Wednesday, 26 July 2017: 10:35 AM
Paul Brest West (Munger Conference Center)
John R Nimmo, USGS Geological Survey, Menlo Park, CA, United States
Abstract:
Unsaturated flow is a major control on plant-water use, infiltration/runoff partitioning, aquifer recharge, contaminant transport, and other key processes of the critical zone. Much recently-accumulated evidence shows that there are important modes of water behavior in soil and rock that the twentieth-century theory of unsaturated flow does not adequately encompass. Preferential flow, for example, plays a crucial and often-dominant role, but is not yet treatable by generally-accepted theory.

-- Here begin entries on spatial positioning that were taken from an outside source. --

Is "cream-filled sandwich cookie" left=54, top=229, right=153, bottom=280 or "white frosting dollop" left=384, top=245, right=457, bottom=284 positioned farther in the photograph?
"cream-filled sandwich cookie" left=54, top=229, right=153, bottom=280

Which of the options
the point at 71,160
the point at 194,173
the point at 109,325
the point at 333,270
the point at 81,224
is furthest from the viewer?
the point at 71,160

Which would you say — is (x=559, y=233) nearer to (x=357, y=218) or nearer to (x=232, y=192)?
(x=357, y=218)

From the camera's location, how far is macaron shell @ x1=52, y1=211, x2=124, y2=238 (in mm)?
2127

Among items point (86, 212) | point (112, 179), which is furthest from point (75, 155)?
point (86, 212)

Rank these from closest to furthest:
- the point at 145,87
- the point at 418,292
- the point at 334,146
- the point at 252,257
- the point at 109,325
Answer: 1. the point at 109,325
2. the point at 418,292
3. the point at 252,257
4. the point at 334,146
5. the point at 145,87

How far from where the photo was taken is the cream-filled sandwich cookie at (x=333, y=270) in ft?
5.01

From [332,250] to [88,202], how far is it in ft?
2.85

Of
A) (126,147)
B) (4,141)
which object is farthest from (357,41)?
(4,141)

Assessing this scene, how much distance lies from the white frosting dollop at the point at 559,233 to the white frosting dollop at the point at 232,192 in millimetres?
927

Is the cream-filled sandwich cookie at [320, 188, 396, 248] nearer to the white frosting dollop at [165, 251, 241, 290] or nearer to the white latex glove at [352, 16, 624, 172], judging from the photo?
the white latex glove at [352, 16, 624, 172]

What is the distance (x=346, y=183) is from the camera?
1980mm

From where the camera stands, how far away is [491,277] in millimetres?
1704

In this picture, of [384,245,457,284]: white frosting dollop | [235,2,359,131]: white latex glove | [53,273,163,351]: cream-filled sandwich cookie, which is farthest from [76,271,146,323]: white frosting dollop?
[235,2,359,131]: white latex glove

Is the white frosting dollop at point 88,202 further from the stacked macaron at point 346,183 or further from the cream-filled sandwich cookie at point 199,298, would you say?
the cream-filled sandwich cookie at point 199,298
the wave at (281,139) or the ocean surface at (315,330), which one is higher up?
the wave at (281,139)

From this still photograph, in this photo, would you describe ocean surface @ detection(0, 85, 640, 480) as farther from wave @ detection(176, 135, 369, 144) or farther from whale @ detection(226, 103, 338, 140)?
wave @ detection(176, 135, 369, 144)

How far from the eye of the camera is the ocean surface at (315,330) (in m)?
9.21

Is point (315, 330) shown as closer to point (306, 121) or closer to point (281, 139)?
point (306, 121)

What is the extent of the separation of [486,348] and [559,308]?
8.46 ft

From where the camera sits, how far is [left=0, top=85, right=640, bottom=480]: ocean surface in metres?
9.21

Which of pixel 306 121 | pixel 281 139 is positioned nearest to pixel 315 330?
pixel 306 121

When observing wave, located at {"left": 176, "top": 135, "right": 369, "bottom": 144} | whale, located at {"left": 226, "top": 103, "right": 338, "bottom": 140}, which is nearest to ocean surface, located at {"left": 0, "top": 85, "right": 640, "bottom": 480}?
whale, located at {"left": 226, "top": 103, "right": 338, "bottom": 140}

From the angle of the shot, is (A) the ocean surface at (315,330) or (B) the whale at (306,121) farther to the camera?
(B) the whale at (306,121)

Geophysical methods based on electrical resistance, permittivity, attenuation, and other phenomena can provide vital information, but innovations are needed to adapt them for newly-conceptualized flow processes. Flow-path connectivity is known to dominate a major portion of unsaturated water flux, but it may be controlled primarily by tiny subsurface features that are sparsely distributed. Key preferential flow paths may be microscopically narrow, and may become activated with minimal change in wetness of the bulk medium. Unlike long-recognized concepts such as broad wetting fronts, these may not well lend themselves to imaging. Yet much may be learned using innovations pointedly directed toward hydrologic questions, whether or not they also produce multidimensional images. Here we present specific examples for possible development or collaborative investigation, based on (1) novel configurations of electrodes or sensors, (2) redirected focus toward little-examined conditions such as dynamically-evolving anisotropies, or (3) reconceived interpretive approaches for resolving hydrologic unknowns.